Your goal = Find each line in the records that contains the word "tall" and copy those lines out in full.
Start Records supplied
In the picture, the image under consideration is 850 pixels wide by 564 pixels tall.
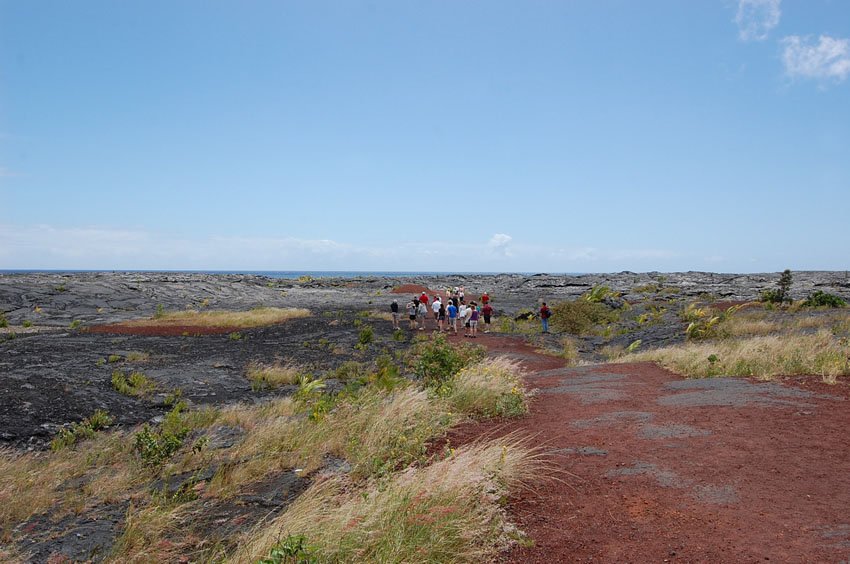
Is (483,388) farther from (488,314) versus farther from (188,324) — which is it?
(188,324)

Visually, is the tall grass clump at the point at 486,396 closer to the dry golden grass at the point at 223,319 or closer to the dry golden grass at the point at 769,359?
the dry golden grass at the point at 769,359

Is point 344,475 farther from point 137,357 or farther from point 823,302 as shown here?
point 823,302

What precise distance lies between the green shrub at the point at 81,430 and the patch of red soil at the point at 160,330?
16.8 metres

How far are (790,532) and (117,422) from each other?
1288 centimetres

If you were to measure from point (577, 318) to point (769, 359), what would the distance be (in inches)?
703

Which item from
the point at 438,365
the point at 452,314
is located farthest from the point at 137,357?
the point at 452,314

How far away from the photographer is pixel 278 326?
33.3 m

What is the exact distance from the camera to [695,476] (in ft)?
21.7

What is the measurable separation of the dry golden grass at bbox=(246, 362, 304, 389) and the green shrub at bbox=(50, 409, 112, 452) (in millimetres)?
4759

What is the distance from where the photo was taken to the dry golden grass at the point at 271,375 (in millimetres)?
17422

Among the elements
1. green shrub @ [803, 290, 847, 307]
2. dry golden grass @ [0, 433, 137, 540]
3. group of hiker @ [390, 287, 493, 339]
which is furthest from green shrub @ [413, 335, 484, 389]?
green shrub @ [803, 290, 847, 307]

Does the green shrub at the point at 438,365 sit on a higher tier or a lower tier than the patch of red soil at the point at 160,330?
higher

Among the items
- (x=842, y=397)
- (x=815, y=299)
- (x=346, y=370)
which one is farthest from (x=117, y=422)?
(x=815, y=299)

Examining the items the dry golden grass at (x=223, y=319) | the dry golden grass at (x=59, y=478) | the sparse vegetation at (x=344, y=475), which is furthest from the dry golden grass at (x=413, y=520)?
the dry golden grass at (x=223, y=319)
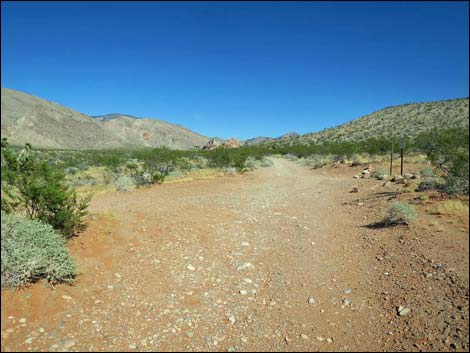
End Records supplied
Output for this exercise =
In the picture, the image under consideration is 850 pixels wide by 564 pixels tall.
Visually, is the tall grass clump at the point at 486,396 closer to the dry golden grass at the point at 223,319 or closer to the dry golden grass at the point at 769,359?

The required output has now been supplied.